The book of his memoir is now available in South London book shops : Dulwich Books, 6 Croxted Rd, West Dulwich SE21 8SW Chener Books, 14 Lordship Lane, SE22 8HN Review, 131 Bellenden Road, Peckham SE15 4QY Bookmarks! Bloomsbury Street, WC1 5QB Housmans, 5 Caledonian Road, Kings Cross N1 9DX Rye Books, 47 Northcross Road, SE22 9ET Crow on the Hill, 50 Westow Street, Crystal Palace SE19 3AF Clapham Books, 26 The Pavement, SW4 OAJ Kirkdale Bookshop, 272 Kirkdale, Sydenham SE26 4RS The Word, 314 New Cross Road, SE 14 6AF
Main pic: At a bomb crater. Fred Roy is the left of the two gentlemen, top right.
Two extracts from Longer Days…
Dr Head
On his family doctor I still cherish memories of the last time I saw Dr Head.
It was late autumn 1940, when Hitler was doing his utmost to blitzkrieg dear old scruffy Camberwell off the map.
There he sat, small and round, balding at the back, crouched over his heavy old fashioned desk, littered with the tools of his trade.
A stethoscope curled round a half consumed bottle of medicinal Scotch.
A crested china ashtray – ‘A present from Margate’ – full of ash and cigarette butts.
Bottles of medicine he had dispensed himself stood ready for collection, as did a pile of out dated periodicals and magazines removed from the waiting room and destined to help the war effort.
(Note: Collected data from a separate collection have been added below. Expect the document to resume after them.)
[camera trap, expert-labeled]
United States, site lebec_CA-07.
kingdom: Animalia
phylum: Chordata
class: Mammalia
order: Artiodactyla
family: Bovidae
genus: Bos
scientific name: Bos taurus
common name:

Half hidden below some medical pamphlets were fearsome looking instruments that would have delighted a De Sade or Torquemada.
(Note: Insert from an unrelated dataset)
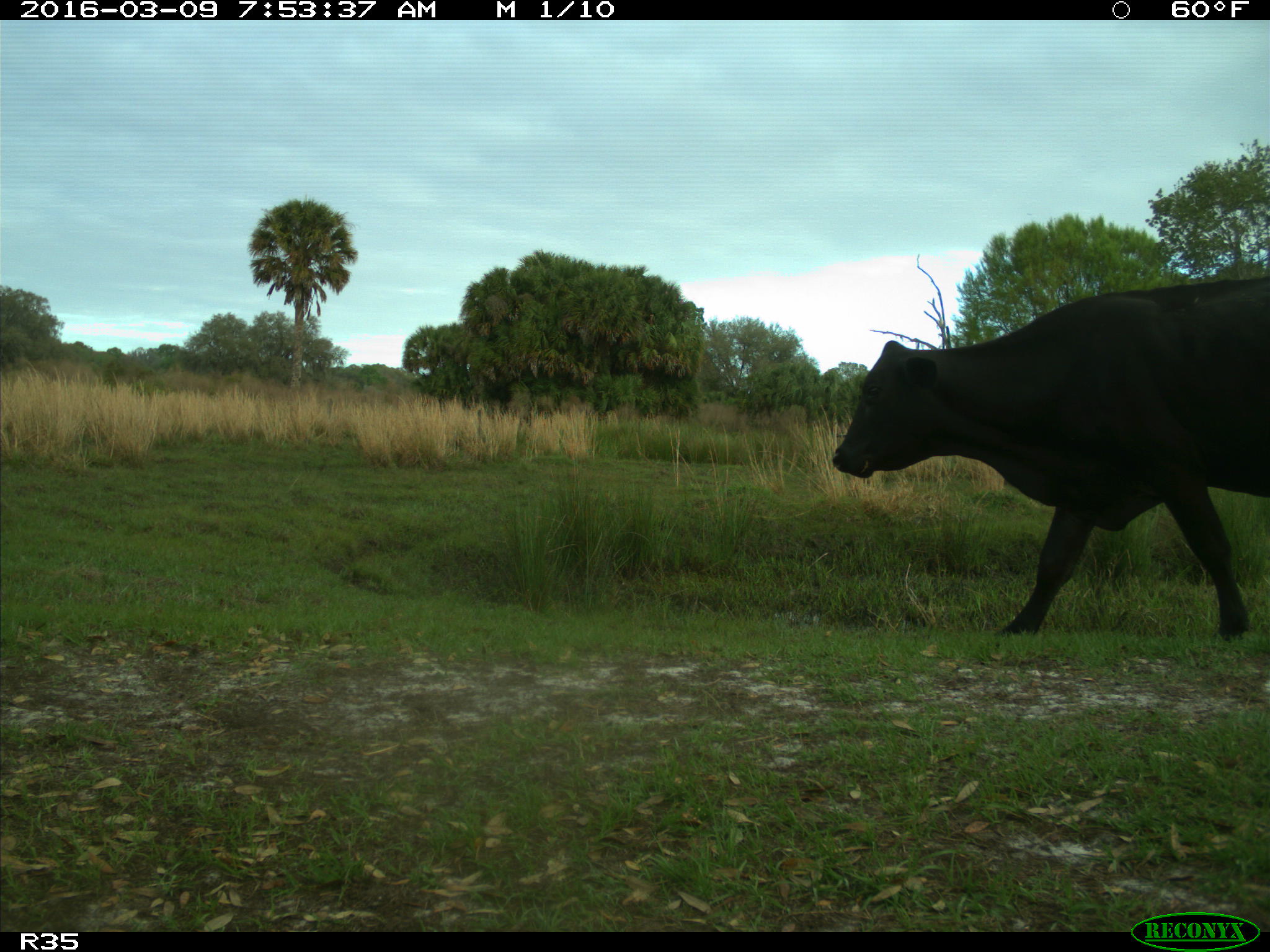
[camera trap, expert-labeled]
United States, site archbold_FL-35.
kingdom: Animalia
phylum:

It was dusk, just prior to the ghostly banshee howling of the air raid sirens heralding the arrival of Goering’s aeronauts and another night of pounding guns screaming bombs, death and destruction.
After writing my prescription, coughing and wheezing, he stubbed out his soggy dog end and re-lit a fresh Players medium.
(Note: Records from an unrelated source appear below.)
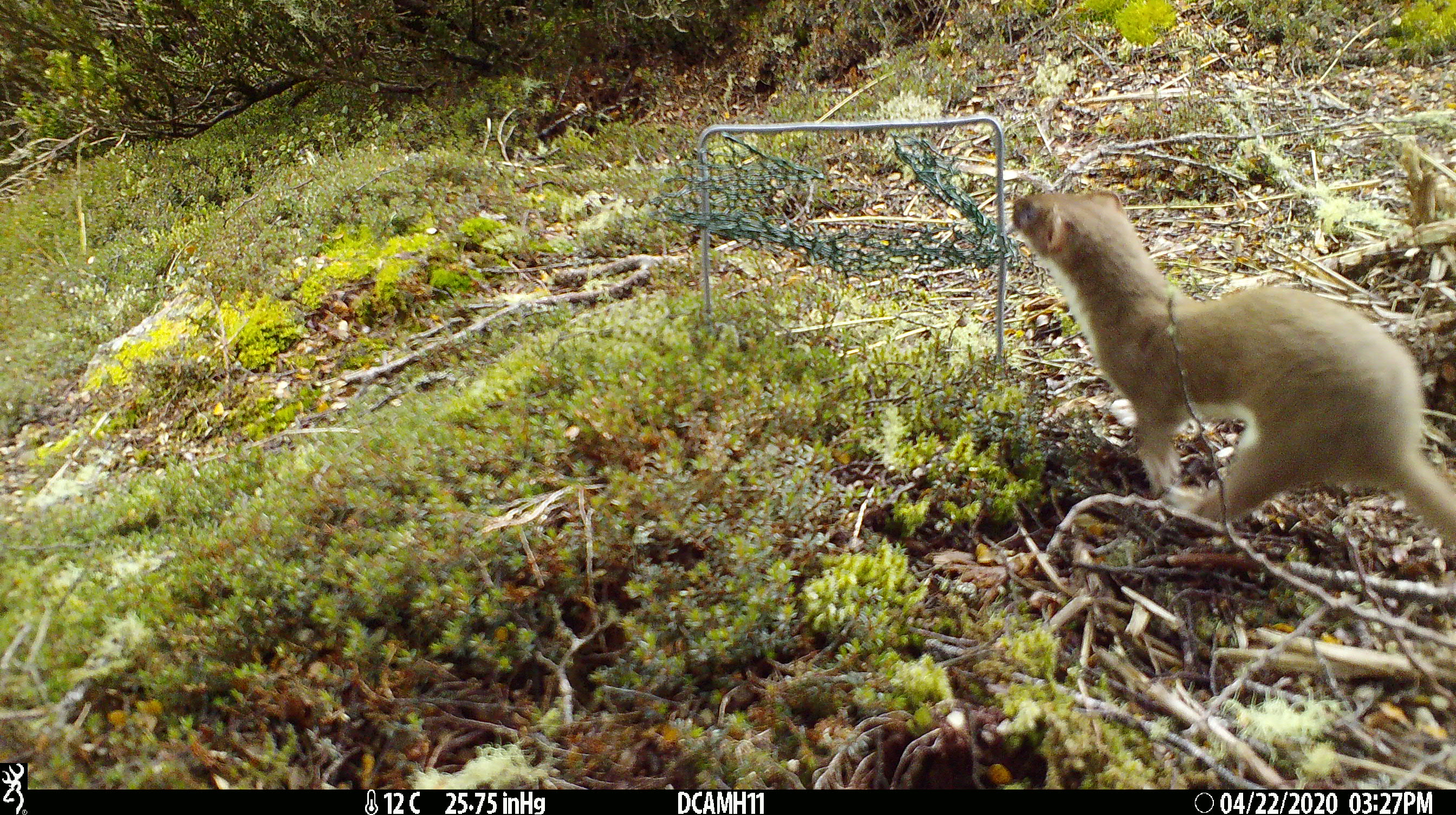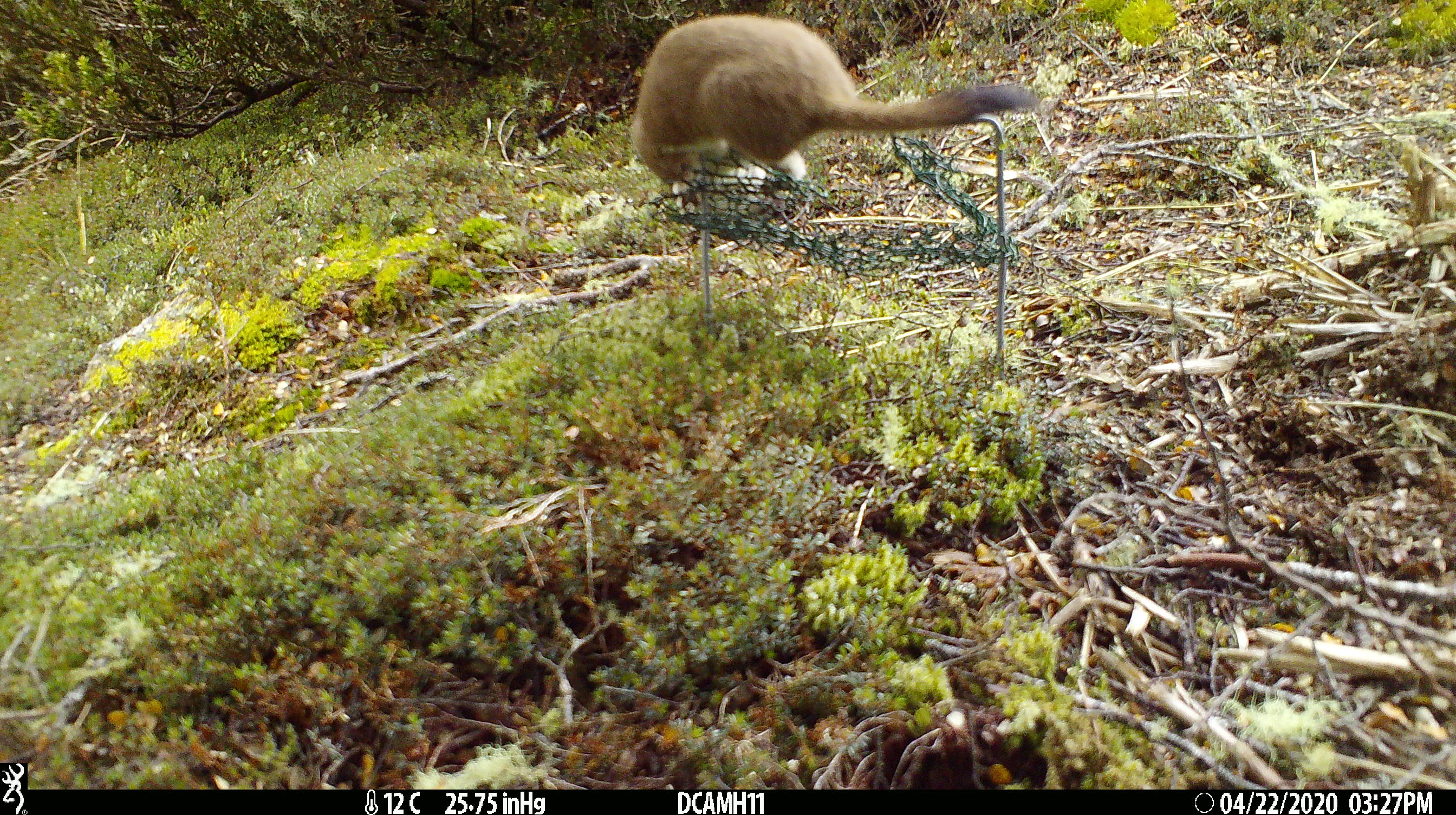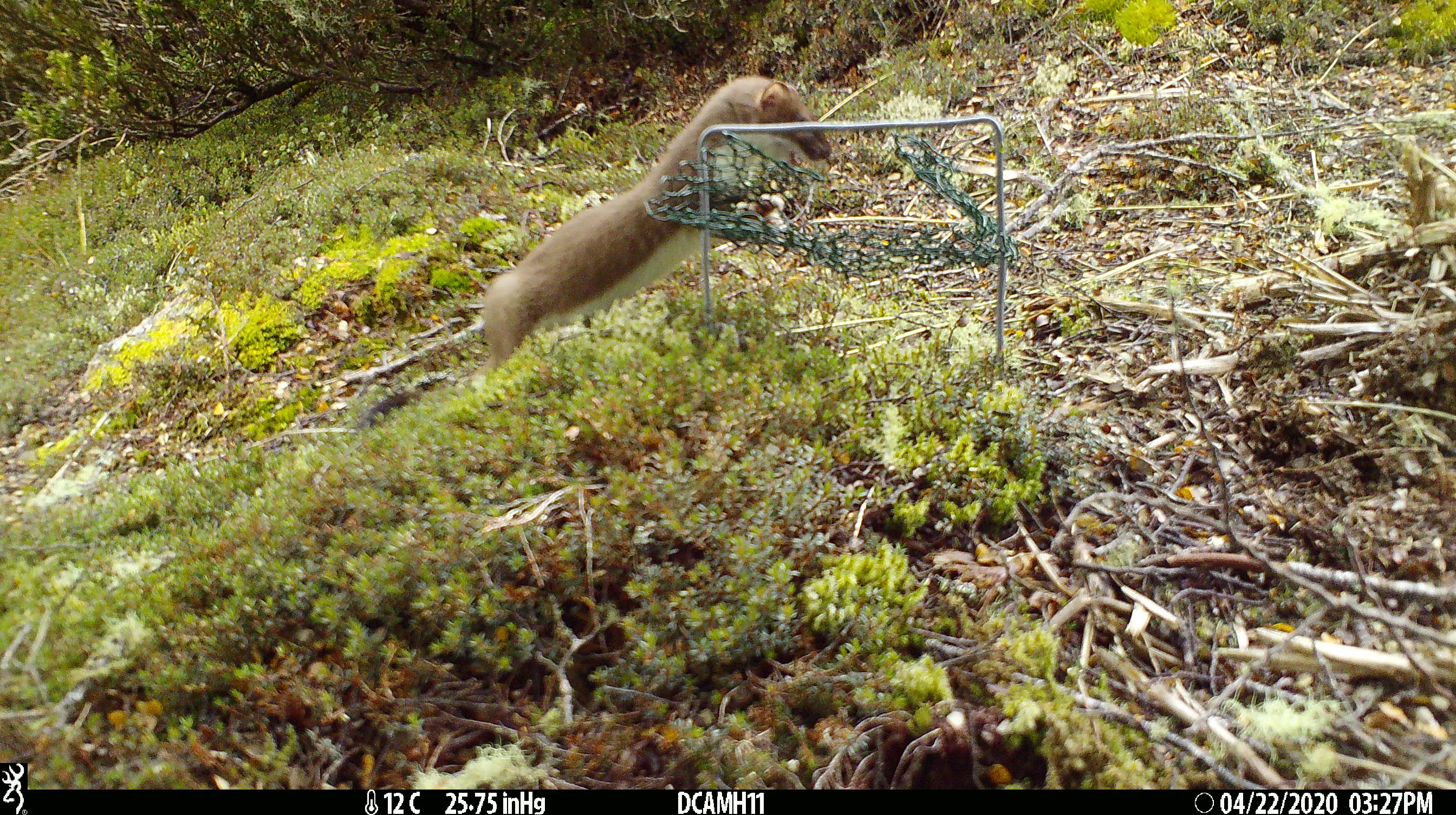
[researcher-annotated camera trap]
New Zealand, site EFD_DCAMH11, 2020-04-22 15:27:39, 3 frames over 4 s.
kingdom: Animalia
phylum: Chordata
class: Mammalia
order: Carnivora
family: Mustelidae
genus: Mustela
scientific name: Mustela erminea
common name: stoat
Looking up he shook his wise old head and said, “These things will be the death of me”.
Sadly his diagnosis proved correct, and only a year or so later, while still in practice at 96 he went to bed one night never to wake again.
Second World War
Aliens were speedily rounded up at the start of the war; even bakers who had lived here for generations were not spared.
Frenzied mobs stoned and looted their shops, many were beaten up injured-even killed, simply because a great, great grand parent had permitted himself to be born in Kaiserland.
Naturally we were not told these things or allowed to witness them.
Harold and Elsie were still too young to appreciate what it was all about, but every morning on my way to school I had to pass the burnt out ruins of the shop where only days before we had bought our daily bread.
It saddened and sickened me, as I had liked the lady who had often given me a currant bun or surplus cake to eat on the way home.
But before long some of the patriotic fervour even rubbed off on the children as young as myself.
Anyone we disliked was dubbed “a stinking rotten German” and Hun replaced the Indians in our cowboy games.
Shown lurid pictures of the evil Hun tossing poor little Belgian babies into the air and then impaling them on their upturned bayonets horrified and frightened us.
‘That will happen here if we fail in our duty to King and country,’ we were told.
Just what we were to do as children was never made clear but we shared the general determination to do our bit-whatever that was.